→ **Records supplied**

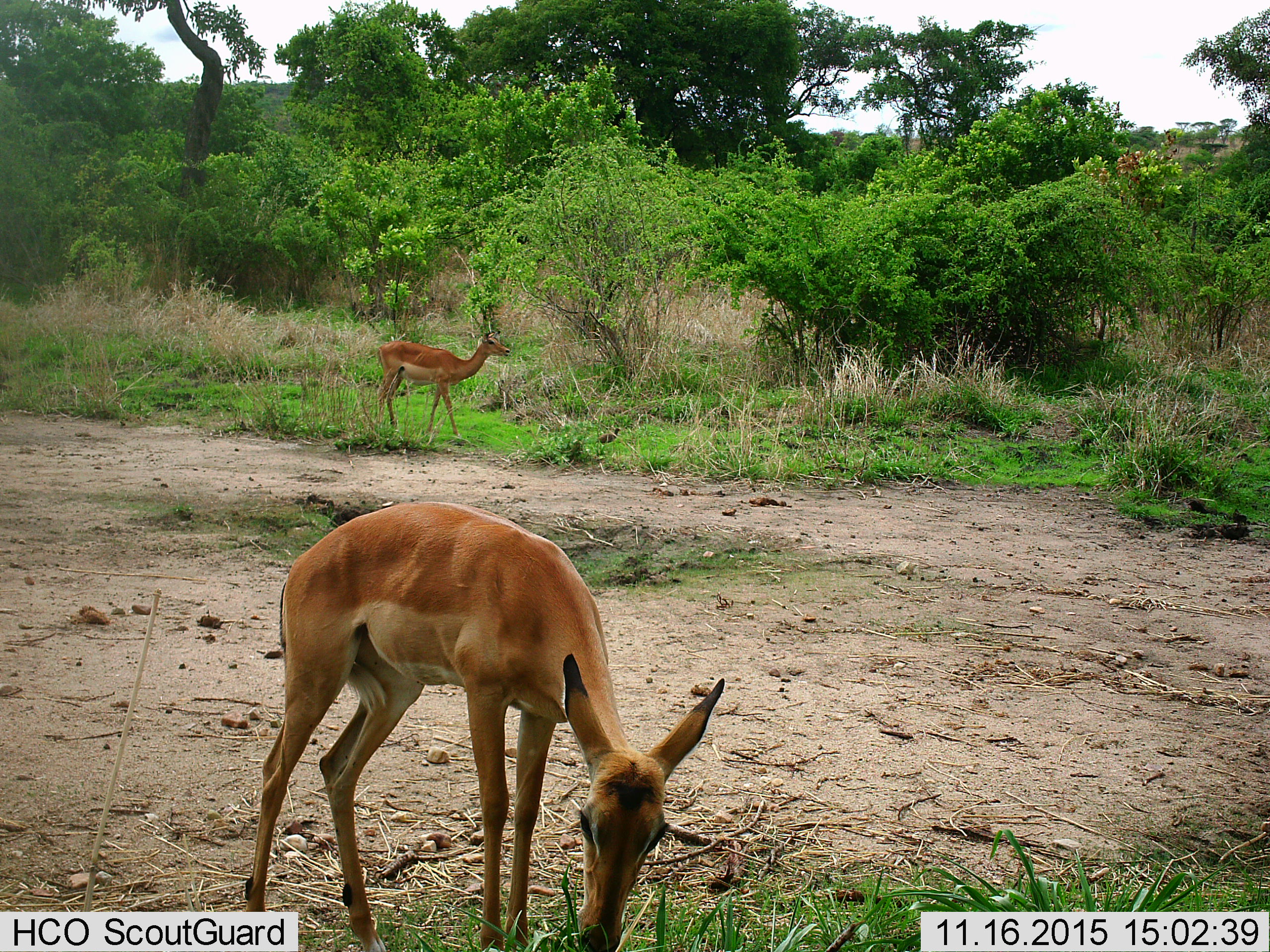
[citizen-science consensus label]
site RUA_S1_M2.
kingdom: Animalia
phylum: Chordata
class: Mammalia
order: Artiodactyla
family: Bovidae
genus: Aepyceros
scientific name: Aepyceros melampus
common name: impala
Impala (Aepyceros melampus), count 2. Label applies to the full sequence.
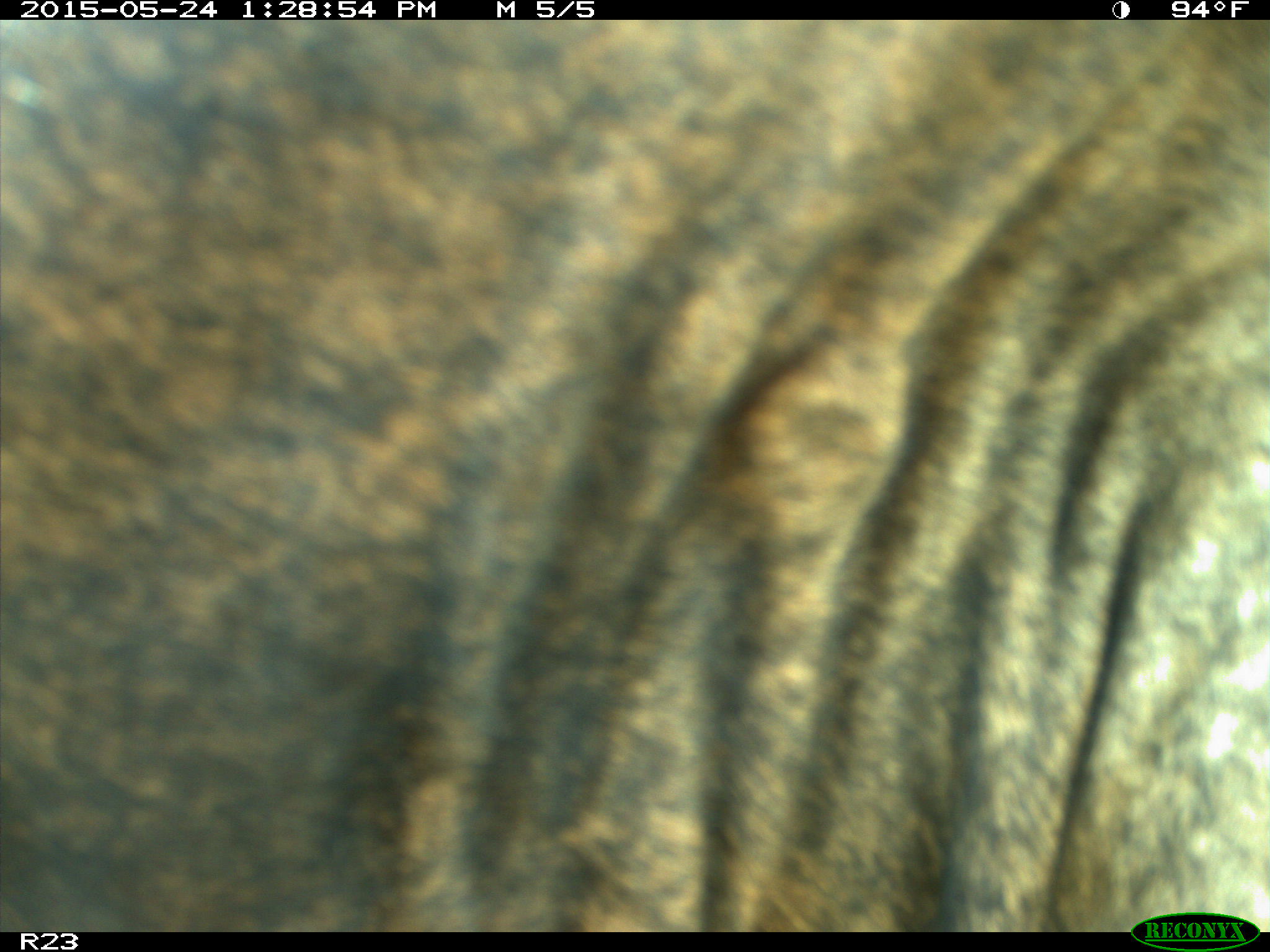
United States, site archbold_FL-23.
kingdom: Animalia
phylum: Chordata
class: Mammalia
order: Artiodactyla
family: Bovidae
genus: Bos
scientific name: Bos taurus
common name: domestic cow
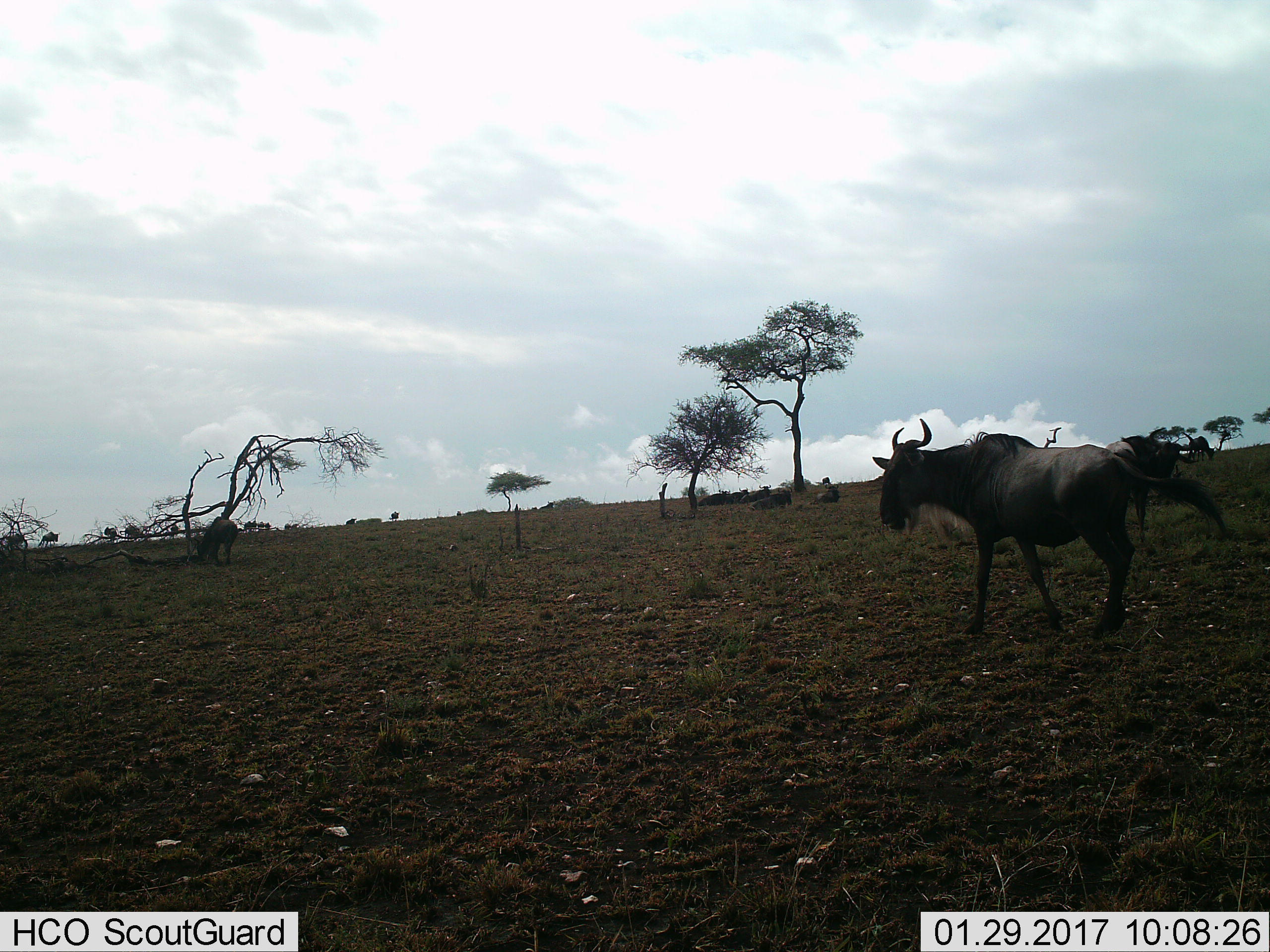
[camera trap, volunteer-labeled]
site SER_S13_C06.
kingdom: Animalia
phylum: Chordata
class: Mammalia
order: Artiodactyla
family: Bovidae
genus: Connochaetes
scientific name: Connochaetes taurinus taurinus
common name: blue wildebeest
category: wildebeestblue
Wildebeestblue (blue wildebeest) (Connochaetes taurinus taurinus), count 11-50. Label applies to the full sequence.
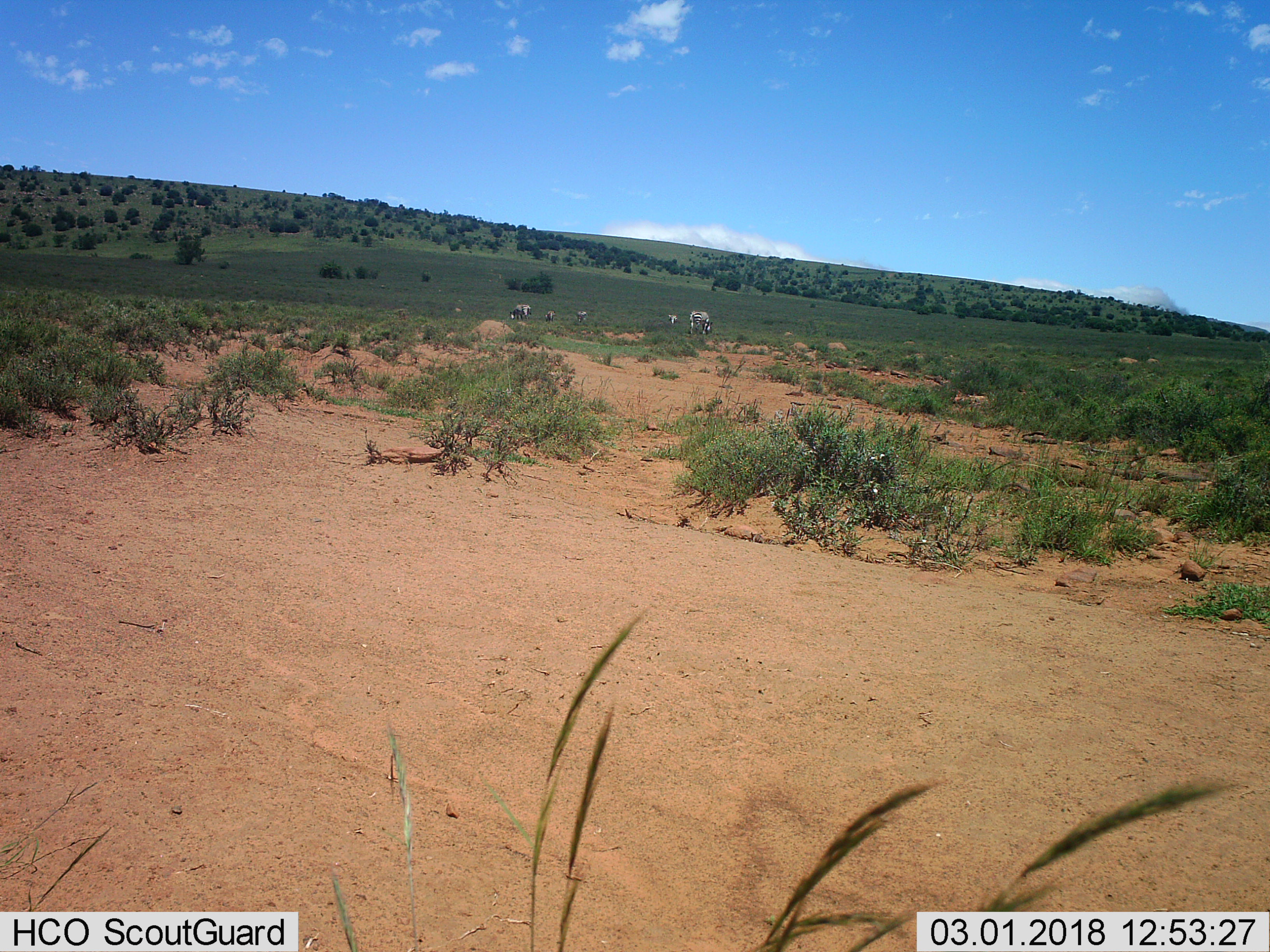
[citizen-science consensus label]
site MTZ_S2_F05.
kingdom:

→ **Exercise description**
Retype all of the entries exactly as written, leaving out any images.

→ **Task result**
[citizen-science consensus label]
site RUA_S1_M2.
kingdom: Animalia
phylum: Chordata
class: Mammalia
order: Artiodactyla
family: Bovidae
genus: Aepyceros
scientific name: Aepyceros melampus
common name: impala
Impala (Aepyceros melampus), count 2. Label applies to the full sequence.
United States, site archbold_FL-23.
kingdom: Animalia
phylum: Chordata
class: Mammalia
order: Artiodactyla
family: Bovidae
genus: Bos
scientific name: Bos taurus
common name: domestic cow
[camera trap, volunteer-labeled]
site SER_S13_C06.
kingdom: Animalia
phylum: Chordata
class: Mammalia
order: Artiodactyla
family: Bovidae
genus: Connochaetes
scientific name: Connochaetes taurinus taurinus
common name: blue wildebeest
category: wildebeestblue
Wildebeestblue (blue wildebeest) (Connochaetes taurinus taurinus), count 11-50. Label applies to the full sequence.
[citizen-science consensus label]
site MTZ_S2_F05.
kingdom:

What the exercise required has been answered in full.